Duncan's strengths are on stunning display once again: her strong, feminist characters and unique but believeable cultures. The latter was a bit slow off the ground--the story takes place in deep, empty space rather than overcrowded earth--but when it comes...wow!

There's a little less urgency in the opening chapters, though that should come as no surprise to those who read the previous book. We catch up with Miyole about ten years after we left her in Salvage, having grown up in privilege she could never have imagined on the Gyre. Yes, she stands out--maybe a bit more than expected, given the amount of cultural mixing going on in other parts of the universe, but kudos to Duncan for showing us how race and gender can still be treated as serious issues that still need addressing (unlike certain sci-fi reboots that strip down representation of both because we're all *equal* now, so why bother with the *effort* of adding diversity?). Even more kudos for tying those issues into a real culture instead of inventing an alien race of white people who are a *metaphor* for racism.

While Miyole's situation is less tense up front--simply because embarking on her adventure is actually a conscious choice, unlike Ava's whirlwind rush to escape certain death.

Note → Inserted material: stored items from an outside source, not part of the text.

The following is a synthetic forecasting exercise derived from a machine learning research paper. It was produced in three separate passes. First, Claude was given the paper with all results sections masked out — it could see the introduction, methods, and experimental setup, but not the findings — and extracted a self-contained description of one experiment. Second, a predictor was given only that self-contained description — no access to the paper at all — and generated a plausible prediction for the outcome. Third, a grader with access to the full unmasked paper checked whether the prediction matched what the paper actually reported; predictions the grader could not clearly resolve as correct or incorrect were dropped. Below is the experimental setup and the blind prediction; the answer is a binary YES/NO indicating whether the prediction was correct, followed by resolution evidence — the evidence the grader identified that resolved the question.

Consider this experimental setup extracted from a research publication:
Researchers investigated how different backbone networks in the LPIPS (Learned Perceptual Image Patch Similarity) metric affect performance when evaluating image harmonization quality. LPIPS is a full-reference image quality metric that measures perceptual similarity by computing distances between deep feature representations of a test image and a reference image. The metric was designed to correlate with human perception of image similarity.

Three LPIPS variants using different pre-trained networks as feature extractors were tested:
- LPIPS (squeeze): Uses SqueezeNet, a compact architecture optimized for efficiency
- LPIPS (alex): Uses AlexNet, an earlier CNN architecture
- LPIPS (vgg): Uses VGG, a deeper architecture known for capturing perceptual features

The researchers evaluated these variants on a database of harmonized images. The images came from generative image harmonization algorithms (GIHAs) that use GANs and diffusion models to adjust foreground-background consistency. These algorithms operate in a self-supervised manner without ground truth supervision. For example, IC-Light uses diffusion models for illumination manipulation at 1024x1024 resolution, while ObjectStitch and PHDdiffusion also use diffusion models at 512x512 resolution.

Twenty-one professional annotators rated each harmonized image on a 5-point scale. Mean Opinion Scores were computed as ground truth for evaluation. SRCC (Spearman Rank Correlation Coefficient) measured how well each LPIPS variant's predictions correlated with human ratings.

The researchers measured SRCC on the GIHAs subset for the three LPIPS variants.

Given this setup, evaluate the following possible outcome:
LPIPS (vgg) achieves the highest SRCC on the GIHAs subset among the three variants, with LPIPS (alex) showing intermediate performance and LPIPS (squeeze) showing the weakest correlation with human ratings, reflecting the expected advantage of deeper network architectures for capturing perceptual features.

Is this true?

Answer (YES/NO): NO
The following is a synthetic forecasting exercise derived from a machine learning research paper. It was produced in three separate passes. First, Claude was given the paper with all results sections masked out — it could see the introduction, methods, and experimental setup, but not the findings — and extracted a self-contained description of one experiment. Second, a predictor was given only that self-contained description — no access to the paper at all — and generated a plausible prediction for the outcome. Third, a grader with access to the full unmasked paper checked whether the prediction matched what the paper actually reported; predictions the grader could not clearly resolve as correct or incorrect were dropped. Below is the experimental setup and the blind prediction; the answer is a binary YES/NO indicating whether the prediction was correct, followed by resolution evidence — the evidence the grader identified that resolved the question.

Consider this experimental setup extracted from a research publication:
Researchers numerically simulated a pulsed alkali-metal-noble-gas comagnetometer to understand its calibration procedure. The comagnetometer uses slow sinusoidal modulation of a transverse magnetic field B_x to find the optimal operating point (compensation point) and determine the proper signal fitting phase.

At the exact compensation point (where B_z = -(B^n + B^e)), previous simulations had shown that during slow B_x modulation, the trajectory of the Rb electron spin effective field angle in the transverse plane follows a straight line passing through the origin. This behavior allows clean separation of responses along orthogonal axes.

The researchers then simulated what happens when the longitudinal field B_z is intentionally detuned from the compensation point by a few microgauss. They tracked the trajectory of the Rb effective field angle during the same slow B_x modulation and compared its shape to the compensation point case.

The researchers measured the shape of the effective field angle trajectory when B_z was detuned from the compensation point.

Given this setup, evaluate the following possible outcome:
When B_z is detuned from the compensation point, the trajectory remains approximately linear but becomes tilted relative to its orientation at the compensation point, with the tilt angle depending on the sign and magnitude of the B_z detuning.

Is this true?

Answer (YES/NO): NO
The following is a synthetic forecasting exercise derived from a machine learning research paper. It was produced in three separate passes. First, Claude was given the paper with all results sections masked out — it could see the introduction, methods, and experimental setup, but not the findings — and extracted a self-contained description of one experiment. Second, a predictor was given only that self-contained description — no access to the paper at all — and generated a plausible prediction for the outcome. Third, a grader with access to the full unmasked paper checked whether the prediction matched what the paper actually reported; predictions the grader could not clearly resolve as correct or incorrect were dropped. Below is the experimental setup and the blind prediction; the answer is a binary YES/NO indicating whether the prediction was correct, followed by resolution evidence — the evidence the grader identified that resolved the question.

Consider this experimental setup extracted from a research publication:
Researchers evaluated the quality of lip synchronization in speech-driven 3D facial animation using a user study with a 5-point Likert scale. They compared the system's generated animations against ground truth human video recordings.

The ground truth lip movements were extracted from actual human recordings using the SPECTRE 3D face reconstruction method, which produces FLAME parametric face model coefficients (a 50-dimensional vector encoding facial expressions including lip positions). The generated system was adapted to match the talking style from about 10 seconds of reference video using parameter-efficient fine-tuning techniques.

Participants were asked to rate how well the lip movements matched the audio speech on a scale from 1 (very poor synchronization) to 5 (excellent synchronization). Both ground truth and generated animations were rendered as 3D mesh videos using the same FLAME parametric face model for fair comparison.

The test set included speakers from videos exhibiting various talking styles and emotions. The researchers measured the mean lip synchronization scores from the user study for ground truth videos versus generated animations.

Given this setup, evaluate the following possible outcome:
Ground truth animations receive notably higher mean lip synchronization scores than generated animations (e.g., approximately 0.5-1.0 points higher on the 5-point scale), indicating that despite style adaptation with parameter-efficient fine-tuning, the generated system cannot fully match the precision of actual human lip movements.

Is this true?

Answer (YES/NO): NO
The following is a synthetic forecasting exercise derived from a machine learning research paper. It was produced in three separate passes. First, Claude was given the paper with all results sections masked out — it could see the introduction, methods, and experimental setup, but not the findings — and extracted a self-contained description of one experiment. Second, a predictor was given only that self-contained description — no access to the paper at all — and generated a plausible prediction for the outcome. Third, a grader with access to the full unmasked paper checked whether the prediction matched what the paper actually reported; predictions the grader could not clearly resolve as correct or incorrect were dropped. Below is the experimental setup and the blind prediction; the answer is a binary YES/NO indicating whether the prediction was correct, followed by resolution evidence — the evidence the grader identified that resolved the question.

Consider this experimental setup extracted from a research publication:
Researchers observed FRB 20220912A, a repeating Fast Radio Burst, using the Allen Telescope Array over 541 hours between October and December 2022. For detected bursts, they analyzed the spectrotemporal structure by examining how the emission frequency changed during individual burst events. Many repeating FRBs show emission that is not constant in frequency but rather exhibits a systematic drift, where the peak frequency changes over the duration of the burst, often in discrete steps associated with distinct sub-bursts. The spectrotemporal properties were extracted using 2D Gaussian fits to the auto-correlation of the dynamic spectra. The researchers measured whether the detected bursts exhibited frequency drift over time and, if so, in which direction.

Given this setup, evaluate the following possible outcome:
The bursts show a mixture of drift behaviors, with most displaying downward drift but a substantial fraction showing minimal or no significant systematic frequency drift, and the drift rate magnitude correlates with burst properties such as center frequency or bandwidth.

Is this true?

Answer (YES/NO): NO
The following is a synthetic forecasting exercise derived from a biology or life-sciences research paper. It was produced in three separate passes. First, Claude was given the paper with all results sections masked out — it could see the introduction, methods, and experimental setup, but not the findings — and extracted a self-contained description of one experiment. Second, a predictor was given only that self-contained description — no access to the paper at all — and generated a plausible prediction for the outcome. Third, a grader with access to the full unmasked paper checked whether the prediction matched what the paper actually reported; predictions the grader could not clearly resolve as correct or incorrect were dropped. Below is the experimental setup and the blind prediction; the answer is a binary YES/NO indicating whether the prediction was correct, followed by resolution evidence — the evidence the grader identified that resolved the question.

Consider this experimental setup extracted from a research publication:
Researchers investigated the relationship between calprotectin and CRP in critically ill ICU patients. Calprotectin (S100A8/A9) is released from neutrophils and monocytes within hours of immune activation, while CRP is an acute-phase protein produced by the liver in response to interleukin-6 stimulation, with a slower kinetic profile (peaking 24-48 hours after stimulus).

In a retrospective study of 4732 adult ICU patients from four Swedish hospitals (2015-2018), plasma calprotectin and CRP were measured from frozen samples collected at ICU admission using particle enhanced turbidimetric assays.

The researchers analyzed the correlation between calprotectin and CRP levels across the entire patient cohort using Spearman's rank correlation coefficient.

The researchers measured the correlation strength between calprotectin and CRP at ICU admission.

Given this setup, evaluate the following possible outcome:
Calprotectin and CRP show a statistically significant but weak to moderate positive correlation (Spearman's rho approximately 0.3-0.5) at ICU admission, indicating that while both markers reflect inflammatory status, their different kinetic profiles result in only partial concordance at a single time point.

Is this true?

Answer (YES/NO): YES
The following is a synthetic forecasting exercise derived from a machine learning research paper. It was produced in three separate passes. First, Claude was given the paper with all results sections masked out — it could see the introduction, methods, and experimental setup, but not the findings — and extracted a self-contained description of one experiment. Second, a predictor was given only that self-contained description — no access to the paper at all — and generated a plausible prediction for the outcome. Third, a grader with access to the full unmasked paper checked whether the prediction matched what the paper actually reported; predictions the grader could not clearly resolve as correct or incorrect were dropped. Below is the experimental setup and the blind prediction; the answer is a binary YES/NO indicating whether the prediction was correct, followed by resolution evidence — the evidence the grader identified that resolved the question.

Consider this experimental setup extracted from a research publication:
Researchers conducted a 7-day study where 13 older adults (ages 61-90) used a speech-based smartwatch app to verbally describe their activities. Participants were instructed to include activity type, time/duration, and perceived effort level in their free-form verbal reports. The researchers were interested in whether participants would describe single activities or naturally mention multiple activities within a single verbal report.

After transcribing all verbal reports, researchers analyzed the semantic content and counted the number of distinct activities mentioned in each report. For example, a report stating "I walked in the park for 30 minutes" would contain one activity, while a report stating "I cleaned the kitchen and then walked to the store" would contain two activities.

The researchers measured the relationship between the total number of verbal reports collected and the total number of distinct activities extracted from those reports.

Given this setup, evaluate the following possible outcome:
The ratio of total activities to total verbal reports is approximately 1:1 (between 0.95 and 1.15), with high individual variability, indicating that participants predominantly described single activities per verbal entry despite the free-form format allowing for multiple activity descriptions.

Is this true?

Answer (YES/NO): NO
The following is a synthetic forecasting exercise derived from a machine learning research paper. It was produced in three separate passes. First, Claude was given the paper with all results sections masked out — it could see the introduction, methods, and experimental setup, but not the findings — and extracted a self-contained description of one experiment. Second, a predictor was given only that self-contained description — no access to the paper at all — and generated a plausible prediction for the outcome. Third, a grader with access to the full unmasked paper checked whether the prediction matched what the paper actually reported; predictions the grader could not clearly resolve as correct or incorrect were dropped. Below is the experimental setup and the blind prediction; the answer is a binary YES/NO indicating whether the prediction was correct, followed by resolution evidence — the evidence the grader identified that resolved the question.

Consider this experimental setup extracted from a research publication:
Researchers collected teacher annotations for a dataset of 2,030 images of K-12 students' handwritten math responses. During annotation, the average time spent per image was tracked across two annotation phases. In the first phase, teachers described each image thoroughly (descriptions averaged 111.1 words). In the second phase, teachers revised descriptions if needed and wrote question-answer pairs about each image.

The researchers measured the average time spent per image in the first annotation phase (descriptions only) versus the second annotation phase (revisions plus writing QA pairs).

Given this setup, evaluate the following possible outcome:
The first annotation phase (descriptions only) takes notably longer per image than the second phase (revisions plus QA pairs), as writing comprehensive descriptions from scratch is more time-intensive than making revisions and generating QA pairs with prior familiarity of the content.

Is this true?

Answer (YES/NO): NO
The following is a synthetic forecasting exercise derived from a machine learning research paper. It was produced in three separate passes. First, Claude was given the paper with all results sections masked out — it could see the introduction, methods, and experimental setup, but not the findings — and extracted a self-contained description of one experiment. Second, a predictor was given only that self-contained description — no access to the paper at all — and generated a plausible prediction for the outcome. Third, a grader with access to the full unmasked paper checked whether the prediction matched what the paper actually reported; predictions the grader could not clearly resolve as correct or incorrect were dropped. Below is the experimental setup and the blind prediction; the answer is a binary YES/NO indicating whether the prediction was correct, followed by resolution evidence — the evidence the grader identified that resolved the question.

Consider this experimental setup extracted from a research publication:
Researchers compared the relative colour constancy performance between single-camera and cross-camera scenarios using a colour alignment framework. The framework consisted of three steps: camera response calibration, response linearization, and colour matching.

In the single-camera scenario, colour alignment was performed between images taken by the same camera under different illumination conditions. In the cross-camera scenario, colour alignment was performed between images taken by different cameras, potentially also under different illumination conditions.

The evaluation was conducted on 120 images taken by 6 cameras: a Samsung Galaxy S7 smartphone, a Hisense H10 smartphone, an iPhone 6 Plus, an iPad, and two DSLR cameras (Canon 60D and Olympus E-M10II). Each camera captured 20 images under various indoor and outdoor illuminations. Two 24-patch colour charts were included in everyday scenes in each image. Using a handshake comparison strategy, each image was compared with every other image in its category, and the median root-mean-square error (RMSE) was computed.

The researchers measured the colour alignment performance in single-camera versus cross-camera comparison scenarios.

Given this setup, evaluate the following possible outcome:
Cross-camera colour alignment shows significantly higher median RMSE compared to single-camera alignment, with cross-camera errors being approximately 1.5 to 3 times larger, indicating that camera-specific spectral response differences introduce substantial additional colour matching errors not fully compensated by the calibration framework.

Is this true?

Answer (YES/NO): NO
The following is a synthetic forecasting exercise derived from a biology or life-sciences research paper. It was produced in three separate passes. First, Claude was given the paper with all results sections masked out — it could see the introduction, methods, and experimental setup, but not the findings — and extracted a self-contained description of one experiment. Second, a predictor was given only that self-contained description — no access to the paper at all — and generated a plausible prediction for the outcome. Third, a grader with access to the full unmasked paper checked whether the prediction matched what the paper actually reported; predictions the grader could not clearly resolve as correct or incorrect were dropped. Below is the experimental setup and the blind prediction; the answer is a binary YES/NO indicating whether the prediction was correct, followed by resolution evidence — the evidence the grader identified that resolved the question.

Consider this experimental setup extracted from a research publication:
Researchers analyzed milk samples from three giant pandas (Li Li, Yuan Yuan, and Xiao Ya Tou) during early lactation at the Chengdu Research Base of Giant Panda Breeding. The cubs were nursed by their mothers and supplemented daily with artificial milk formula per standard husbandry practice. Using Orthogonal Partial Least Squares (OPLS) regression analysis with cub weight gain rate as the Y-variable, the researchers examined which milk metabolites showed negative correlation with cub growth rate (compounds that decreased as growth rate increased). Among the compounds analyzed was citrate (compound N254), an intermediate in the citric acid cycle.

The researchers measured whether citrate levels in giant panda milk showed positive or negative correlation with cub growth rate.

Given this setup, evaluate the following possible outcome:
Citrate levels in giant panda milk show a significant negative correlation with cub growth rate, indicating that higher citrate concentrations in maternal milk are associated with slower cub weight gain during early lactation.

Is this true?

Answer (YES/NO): YES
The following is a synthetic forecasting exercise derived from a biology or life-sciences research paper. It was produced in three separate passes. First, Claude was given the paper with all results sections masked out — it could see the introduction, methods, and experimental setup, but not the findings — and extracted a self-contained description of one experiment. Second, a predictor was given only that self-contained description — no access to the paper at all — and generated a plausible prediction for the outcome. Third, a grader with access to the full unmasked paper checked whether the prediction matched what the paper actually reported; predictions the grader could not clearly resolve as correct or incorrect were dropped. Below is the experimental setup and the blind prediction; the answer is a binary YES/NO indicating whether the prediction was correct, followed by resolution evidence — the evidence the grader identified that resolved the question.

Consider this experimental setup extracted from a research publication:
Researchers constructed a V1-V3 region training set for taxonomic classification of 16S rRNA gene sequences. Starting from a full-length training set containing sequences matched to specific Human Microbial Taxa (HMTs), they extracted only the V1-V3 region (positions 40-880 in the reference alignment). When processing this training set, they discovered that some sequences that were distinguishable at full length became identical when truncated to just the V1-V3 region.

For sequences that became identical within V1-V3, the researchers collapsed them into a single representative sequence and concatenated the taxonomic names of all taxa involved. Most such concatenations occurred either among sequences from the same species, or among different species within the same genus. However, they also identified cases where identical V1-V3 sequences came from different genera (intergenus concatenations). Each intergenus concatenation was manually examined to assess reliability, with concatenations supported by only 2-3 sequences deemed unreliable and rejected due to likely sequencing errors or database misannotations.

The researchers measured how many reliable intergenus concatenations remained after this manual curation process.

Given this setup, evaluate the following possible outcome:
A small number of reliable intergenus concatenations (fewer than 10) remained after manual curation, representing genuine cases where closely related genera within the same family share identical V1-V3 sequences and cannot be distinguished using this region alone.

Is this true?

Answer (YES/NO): NO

What Sound's opening lacks in action, though, it more than makes up for in the end. I was about four chapters from the end when I reached my stop on the subway today and I was seriously tempted to grab a private call room and just finish it so I wouldn't be in agony all day.

That, friends, is a good book. Because let's face it, this is a young adult book. It's highly unlikely that a character we've been following since the beginning is going to die--but I was still almost literally on my toes (on the R train, no less!) as the plot came to a head.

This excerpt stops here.